Eu poderia dizer que não. Mas me pus no lugar dela. Se eu pedisse um abraço para minha Melody e não recebesse, seria a coisa mais triste da vida.
Dei um passo e a abracei. Inicialmente não nos tocamos muito. Nossos braços se enroscavam, mas os corpos não se moviam. Até que ela me apertou contra seu peito e deitei a cabeça, sentindo a pele quente e com cheiro que só ela tinha: cheiro de mãe.
Então foi como se todo meu corpo tivesse esperado cinco anos por aquele toque entre eu e ela. Senti as lágrimas escorrendo enquanto ela dizia, repetidas vezes:
- Eu amo você... Tanto, mas tanto...
Ficamos ali, alguns minutos, sem dizer nada, somente experimentando a sensação do reencontro. Depois de um tempo me afastei e limpei as lágrimas, perguntando:
- Mãe, o que você quer, depois de tanto tempo?
- Eu quero você... Junto conosco.
Eu ri:
- Só pode estar brincando.
- Não... Eu preciso de você... E da sua filha. Não posso passar mais um Natal com a família incompleta. Seu pai está doente...
- O que ele tem?
- A J.R Recording não vai bem... Ele está depressivo... E está difícil vencer esta doença.
- Eu fiquei depressiva quando ele me mandou embora, com uma filha no ventre, sem dinheiro, sem roupas, sem celular...
- Ele se culpa por isso.
- E por que não veio ele mesmo se desculpar? Por que a mandou no lugar dele? Faltou coragem?

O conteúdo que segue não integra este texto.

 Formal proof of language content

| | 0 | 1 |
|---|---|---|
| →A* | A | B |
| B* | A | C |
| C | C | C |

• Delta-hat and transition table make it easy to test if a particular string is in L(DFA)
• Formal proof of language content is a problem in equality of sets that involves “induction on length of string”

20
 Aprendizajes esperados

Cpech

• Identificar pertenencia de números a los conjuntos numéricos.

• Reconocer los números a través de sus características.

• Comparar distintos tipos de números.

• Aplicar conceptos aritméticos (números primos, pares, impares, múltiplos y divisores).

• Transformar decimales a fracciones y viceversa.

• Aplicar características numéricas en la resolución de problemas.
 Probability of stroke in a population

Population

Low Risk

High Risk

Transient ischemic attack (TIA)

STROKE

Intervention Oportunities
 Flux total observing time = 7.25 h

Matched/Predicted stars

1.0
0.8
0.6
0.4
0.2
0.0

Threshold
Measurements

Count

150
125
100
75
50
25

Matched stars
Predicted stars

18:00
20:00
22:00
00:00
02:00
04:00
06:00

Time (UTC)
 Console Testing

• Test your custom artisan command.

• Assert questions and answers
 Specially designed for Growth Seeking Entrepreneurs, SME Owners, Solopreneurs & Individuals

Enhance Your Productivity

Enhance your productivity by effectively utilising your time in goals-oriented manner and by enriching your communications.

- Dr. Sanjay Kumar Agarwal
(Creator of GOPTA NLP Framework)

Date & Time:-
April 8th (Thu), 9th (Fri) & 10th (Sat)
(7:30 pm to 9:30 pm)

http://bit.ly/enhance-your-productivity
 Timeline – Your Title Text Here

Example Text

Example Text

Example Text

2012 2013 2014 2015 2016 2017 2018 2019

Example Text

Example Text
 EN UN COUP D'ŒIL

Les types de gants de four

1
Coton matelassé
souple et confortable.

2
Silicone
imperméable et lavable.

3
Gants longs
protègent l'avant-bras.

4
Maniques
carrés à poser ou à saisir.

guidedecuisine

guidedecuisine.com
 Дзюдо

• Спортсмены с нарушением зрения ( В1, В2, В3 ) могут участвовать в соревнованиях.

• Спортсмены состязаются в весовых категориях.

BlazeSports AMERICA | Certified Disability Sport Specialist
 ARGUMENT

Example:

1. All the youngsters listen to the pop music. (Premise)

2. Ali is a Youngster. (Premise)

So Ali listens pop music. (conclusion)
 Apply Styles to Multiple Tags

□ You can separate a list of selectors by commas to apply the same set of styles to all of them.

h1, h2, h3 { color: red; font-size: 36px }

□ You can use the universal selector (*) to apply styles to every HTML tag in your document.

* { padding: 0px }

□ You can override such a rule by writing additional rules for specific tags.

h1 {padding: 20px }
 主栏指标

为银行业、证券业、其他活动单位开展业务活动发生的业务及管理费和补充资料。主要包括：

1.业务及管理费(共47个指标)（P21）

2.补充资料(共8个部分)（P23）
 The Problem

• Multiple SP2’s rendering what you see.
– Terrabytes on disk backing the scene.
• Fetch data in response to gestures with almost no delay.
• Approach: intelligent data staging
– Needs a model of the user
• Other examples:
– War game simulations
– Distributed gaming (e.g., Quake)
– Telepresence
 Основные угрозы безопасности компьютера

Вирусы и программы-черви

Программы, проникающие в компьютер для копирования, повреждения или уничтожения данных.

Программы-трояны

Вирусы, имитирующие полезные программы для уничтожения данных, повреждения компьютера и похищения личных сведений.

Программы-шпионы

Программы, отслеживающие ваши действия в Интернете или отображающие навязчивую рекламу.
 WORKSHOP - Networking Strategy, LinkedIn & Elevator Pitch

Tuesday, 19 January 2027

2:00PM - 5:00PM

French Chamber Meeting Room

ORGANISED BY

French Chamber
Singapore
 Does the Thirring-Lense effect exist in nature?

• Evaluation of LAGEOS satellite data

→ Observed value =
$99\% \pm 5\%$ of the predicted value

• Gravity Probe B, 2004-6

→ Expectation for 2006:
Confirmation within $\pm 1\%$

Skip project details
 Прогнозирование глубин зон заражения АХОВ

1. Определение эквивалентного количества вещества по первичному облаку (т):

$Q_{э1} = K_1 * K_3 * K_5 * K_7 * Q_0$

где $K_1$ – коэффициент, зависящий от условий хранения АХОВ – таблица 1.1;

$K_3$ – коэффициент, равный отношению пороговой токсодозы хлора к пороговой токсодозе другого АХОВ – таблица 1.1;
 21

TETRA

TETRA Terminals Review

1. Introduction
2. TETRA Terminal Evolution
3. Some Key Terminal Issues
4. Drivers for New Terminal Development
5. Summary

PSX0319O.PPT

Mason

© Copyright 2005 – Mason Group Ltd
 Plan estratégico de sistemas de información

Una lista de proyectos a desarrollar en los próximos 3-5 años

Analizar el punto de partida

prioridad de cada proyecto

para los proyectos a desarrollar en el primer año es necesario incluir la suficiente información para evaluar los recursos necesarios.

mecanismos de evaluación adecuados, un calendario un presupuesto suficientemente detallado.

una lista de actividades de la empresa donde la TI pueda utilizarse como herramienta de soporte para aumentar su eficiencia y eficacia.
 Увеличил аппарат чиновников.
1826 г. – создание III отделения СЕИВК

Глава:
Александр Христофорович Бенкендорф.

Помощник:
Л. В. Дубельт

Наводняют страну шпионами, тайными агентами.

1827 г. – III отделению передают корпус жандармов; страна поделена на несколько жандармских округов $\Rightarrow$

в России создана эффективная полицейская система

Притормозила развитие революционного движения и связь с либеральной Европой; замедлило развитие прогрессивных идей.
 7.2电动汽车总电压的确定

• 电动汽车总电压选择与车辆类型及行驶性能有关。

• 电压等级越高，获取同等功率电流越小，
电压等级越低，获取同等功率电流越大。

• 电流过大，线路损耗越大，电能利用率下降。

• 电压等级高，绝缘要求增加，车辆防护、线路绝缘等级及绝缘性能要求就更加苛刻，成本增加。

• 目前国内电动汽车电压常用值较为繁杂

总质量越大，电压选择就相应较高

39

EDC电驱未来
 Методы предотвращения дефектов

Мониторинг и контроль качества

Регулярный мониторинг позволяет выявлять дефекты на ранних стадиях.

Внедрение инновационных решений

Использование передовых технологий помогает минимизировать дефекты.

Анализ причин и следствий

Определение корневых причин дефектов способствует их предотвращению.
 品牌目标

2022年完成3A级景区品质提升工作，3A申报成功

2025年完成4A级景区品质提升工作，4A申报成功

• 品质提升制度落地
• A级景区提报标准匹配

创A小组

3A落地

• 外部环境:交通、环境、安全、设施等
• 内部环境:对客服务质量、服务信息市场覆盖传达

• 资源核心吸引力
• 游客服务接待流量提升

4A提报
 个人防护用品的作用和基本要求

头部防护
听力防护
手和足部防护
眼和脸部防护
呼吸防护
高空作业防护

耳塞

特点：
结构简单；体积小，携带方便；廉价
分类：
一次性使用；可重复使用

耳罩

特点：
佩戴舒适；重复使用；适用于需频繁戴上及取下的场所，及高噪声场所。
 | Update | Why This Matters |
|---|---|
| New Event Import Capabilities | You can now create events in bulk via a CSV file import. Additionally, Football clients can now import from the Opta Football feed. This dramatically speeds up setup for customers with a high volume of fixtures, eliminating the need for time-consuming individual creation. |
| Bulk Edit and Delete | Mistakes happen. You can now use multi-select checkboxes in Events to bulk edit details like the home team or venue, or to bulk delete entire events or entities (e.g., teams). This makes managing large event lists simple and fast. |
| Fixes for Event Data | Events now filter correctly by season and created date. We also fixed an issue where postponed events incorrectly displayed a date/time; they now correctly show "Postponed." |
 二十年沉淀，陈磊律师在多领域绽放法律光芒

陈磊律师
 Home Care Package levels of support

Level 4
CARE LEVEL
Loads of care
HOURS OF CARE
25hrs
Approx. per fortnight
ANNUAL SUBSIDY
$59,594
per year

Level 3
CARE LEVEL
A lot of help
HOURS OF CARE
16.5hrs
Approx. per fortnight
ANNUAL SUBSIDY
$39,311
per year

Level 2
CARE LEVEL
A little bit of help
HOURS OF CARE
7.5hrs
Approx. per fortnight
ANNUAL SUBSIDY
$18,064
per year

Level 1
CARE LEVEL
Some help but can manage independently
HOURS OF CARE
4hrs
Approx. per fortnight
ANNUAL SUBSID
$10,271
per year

- Ele não sabe que estou aqui.
- Então você está querendo reunir a família, sem ter certeza de que ele aceitaria minha presença?
- Eu não tenho duvidas de que ele aceitaria, Sabrina. Sinto sua falta... Ele sente... Sua irmã sente.
- Como ela está?
- Bem... Trabalhando bastante. Mas nem com todo esforço ela está conseguindo reerguer a empresa.
- Quer dizer que destruíram minha herança? – Debochei.
- Há alguns imóveis... E isso não sairá do nome de vocês, jamais.
- Jura? Achei que quando eu saísse de casa, estava abrindo mão de tudo...
- Sabe que não é assim.
- Mãe, não há chance de eu me unir a vocês.
- Sabrina... Por favor. Será Natal... Perdoe. Ou mesmo que não perdoe, nos dê o prazer de desfrutar da vivacidade e alegria da nossa neta. Passe as festas de final de ano conosco, na casa de praia da família.
- Eu quero! Quero ir à praia! – Melody falou, enquanto voltava apressada, caminhando com o gesso, sem muita dificuldade, como se tivesse nascido carregando aquele peso, tamanha habilidade que seguia em fazer tudo como sempre fez – Acha que o Papai Noel pode deixar meu presente lá? Ou será que fica muito longe?
- Papai Noel passa em todos os lugares e realiza todos os desejos. E o meu é passar o Natal com vocês duas. – Ela pegou minha mão e depois a de Melody.